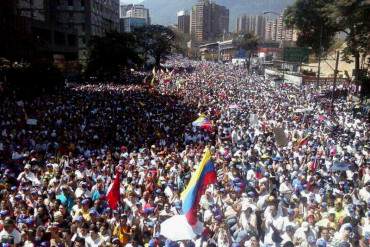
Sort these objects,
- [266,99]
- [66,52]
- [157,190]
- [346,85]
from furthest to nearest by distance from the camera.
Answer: [66,52]
[346,85]
[266,99]
[157,190]

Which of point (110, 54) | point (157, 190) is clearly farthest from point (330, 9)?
point (157, 190)

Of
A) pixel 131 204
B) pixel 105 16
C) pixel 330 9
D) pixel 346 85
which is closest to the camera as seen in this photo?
pixel 131 204

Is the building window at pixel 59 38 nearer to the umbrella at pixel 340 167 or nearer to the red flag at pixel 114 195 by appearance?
the umbrella at pixel 340 167

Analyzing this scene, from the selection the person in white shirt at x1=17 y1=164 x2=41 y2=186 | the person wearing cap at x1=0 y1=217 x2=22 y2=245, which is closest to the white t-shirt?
the person wearing cap at x1=0 y1=217 x2=22 y2=245

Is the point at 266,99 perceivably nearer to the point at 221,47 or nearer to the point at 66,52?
the point at 66,52

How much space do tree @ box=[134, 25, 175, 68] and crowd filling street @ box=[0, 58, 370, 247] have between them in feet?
177

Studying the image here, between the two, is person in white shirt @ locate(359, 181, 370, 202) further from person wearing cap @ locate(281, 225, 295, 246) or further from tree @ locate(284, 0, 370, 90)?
tree @ locate(284, 0, 370, 90)

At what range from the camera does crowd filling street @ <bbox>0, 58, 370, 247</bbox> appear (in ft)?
26.1

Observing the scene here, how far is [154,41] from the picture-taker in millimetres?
78562

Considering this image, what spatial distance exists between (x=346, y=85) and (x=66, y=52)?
121 feet

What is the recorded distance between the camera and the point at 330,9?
3762cm

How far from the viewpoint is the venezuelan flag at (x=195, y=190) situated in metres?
7.65

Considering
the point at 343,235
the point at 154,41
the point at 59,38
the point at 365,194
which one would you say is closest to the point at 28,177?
the point at 343,235

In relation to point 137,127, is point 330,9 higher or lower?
higher
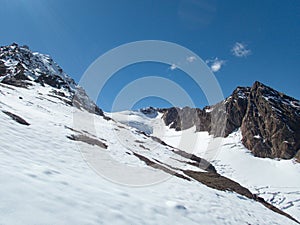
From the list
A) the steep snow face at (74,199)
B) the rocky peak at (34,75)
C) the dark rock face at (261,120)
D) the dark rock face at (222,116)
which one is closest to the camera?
the steep snow face at (74,199)

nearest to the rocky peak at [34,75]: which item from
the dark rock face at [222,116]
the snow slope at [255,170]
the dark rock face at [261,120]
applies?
the snow slope at [255,170]

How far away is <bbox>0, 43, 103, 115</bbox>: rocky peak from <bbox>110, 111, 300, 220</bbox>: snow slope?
1897 inches

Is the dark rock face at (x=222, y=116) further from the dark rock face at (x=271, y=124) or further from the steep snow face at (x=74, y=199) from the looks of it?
the steep snow face at (x=74, y=199)

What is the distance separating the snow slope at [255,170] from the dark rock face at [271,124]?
579 cm

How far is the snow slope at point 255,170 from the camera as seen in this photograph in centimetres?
6231

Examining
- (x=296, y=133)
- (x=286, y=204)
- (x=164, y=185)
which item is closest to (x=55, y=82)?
(x=286, y=204)

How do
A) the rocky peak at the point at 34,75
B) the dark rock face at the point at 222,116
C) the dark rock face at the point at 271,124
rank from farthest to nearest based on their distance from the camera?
the dark rock face at the point at 222,116 → the dark rock face at the point at 271,124 → the rocky peak at the point at 34,75

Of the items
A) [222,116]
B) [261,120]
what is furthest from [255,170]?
[222,116]

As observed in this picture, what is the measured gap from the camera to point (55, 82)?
9631 cm

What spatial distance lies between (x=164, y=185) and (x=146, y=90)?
16874 millimetres

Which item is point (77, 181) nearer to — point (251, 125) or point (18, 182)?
point (18, 182)

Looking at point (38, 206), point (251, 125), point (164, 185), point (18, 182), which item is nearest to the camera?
point (38, 206)

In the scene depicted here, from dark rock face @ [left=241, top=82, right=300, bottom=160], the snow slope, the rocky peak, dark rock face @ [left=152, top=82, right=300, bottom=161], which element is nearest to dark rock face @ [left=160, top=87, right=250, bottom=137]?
dark rock face @ [left=152, top=82, right=300, bottom=161]

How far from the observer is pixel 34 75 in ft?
307
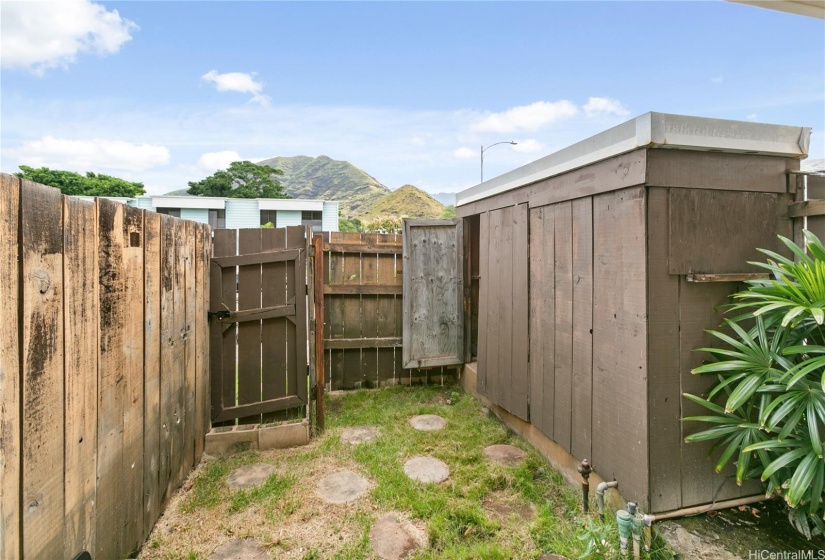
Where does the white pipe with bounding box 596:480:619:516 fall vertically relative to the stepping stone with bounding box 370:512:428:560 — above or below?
above

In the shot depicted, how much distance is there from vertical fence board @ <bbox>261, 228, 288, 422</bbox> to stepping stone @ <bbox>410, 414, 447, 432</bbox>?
3.66 ft

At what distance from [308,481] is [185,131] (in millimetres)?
27231

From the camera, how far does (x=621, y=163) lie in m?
1.76

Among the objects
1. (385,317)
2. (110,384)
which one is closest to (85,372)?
(110,384)

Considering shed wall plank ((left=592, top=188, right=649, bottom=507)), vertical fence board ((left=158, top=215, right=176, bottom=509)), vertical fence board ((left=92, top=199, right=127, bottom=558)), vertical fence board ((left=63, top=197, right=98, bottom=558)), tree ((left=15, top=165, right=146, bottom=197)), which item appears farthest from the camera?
tree ((left=15, top=165, right=146, bottom=197))

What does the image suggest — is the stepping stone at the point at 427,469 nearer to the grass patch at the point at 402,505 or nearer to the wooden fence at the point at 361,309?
the grass patch at the point at 402,505

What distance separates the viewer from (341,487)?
223cm

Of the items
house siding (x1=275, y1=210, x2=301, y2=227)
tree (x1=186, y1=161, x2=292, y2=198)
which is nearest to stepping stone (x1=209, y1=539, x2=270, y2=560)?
house siding (x1=275, y1=210, x2=301, y2=227)

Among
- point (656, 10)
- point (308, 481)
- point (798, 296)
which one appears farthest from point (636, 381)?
point (656, 10)

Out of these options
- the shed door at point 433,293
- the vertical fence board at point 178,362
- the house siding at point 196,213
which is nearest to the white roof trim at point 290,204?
the house siding at point 196,213

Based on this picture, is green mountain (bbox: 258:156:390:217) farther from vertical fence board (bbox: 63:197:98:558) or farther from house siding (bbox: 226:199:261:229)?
vertical fence board (bbox: 63:197:98:558)

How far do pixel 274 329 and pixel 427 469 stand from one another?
1.56 metres

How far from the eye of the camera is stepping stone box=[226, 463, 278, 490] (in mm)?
2264

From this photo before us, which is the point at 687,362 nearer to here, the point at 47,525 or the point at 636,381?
the point at 636,381
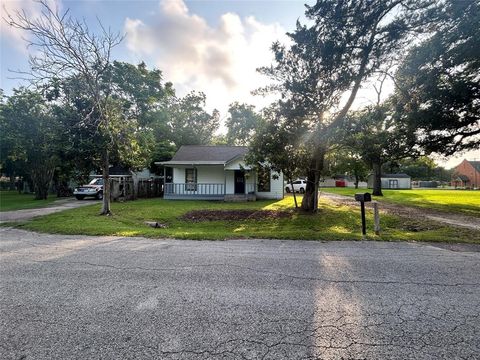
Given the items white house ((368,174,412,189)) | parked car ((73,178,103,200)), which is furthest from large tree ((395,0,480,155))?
white house ((368,174,412,189))

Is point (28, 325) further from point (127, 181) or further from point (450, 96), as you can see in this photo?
point (127, 181)

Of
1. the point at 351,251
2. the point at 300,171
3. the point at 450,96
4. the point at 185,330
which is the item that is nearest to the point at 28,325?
the point at 185,330

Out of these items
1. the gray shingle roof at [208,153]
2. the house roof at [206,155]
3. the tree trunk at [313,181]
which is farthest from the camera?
the gray shingle roof at [208,153]

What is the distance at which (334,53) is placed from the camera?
11734 millimetres

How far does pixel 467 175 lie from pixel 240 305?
293 ft

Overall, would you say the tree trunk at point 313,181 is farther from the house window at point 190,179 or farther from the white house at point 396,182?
the white house at point 396,182

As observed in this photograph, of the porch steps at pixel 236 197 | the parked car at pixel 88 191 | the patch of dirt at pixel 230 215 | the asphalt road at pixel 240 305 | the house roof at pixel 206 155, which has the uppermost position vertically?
A: the house roof at pixel 206 155

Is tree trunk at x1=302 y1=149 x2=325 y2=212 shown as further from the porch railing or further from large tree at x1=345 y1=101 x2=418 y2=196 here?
the porch railing

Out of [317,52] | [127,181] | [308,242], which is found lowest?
[308,242]

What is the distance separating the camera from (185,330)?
9.22 ft

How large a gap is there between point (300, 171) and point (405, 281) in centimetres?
1147

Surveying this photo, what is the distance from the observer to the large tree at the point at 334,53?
11352 millimetres

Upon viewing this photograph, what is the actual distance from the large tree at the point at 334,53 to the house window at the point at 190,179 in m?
11.1

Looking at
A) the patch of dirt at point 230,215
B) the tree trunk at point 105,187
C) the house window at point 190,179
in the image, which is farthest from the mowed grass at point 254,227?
the house window at point 190,179
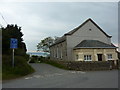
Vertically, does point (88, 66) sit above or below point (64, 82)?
above

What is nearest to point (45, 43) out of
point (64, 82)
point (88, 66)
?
point (88, 66)

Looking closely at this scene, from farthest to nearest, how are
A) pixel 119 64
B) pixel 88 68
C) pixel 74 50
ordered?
pixel 74 50
pixel 119 64
pixel 88 68

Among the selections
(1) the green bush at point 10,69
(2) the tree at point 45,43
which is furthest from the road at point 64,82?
(2) the tree at point 45,43

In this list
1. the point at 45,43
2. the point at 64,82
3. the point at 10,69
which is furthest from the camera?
the point at 45,43

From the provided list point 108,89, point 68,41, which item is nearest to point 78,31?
point 68,41

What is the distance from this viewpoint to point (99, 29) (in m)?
36.9

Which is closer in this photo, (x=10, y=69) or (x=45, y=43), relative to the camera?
(x=10, y=69)

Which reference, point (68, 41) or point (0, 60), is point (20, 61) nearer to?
point (0, 60)

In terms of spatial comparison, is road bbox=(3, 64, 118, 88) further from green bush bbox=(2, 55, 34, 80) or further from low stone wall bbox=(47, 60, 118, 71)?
low stone wall bbox=(47, 60, 118, 71)

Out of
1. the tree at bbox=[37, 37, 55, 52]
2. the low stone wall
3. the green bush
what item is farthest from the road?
the tree at bbox=[37, 37, 55, 52]

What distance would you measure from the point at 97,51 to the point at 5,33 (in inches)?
654

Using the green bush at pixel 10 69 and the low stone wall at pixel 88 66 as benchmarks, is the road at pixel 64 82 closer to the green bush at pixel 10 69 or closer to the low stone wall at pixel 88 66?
the green bush at pixel 10 69

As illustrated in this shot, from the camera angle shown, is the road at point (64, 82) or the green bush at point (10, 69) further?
the green bush at point (10, 69)

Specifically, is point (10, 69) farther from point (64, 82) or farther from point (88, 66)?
point (88, 66)
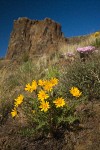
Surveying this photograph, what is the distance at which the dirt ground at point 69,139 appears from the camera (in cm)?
375

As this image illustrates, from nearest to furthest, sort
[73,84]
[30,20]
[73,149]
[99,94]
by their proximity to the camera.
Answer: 1. [73,149]
2. [99,94]
3. [73,84]
4. [30,20]

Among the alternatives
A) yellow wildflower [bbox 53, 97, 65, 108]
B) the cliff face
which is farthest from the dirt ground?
the cliff face

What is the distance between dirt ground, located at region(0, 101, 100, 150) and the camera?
12.3 ft

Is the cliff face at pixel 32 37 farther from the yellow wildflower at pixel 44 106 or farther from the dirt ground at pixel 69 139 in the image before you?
the yellow wildflower at pixel 44 106

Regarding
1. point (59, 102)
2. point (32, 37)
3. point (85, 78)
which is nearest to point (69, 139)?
point (59, 102)

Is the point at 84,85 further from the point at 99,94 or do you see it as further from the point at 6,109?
the point at 6,109

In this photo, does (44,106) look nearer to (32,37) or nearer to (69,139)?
(69,139)

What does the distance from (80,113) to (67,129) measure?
0.44 m

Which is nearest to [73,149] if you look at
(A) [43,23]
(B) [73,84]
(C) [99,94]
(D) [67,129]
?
(D) [67,129]

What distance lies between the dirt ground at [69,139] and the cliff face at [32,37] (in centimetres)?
1889

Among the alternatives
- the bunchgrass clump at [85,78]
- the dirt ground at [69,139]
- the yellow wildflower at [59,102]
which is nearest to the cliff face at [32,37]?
the bunchgrass clump at [85,78]

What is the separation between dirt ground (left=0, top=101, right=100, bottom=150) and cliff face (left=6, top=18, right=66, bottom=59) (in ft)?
62.0

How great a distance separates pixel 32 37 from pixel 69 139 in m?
21.9

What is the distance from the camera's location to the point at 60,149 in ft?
12.3
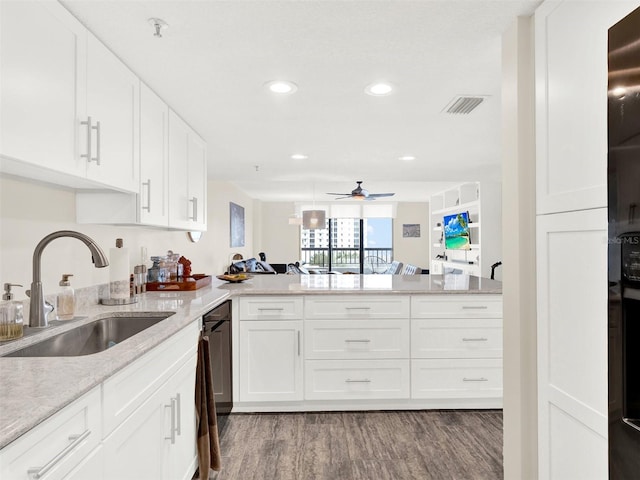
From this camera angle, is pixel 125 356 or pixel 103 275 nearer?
pixel 125 356

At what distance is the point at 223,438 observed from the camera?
104 inches

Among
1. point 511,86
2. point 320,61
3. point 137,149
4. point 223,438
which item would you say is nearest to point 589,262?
point 511,86

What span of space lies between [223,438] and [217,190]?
4664mm

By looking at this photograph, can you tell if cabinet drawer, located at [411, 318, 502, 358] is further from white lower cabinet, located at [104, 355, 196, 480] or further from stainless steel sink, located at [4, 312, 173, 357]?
stainless steel sink, located at [4, 312, 173, 357]

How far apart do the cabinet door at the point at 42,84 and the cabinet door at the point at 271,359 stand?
1779 millimetres

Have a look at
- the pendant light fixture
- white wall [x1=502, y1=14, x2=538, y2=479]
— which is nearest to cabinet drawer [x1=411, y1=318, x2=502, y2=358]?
white wall [x1=502, y1=14, x2=538, y2=479]

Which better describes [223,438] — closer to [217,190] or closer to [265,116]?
[265,116]

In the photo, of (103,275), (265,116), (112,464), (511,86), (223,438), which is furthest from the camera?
(265,116)

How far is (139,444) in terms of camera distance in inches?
55.5

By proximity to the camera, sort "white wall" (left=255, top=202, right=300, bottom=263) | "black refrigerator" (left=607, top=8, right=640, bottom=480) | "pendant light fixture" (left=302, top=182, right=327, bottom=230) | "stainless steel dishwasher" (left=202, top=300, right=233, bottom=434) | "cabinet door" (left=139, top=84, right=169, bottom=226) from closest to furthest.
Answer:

** EXERCISE DIRECTIONS **
Return the line that contains "Which better describes" along with every line after it through the end of the entries, exactly, adding nothing.

** CORRECT RESPONSE **
Which better describes [223,438] — closer to [217,190] or closer to [265,116]?
[265,116]

In the photo, of (103,275), (265,116), (112,464), (511,86), (223,438), which is furthest from the camera?
(265,116)

How far is (139,444) in terms of camera distance in inches?
55.5

By proximity to the camera, sort "white wall" (left=255, top=202, right=300, bottom=263) | "black refrigerator" (left=607, top=8, right=640, bottom=480) | "pendant light fixture" (left=302, top=182, right=327, bottom=230) | "stainless steel dishwasher" (left=202, top=300, right=233, bottom=434) | "cabinet door" (left=139, top=84, right=169, bottom=226) from closest to furthest.
Answer:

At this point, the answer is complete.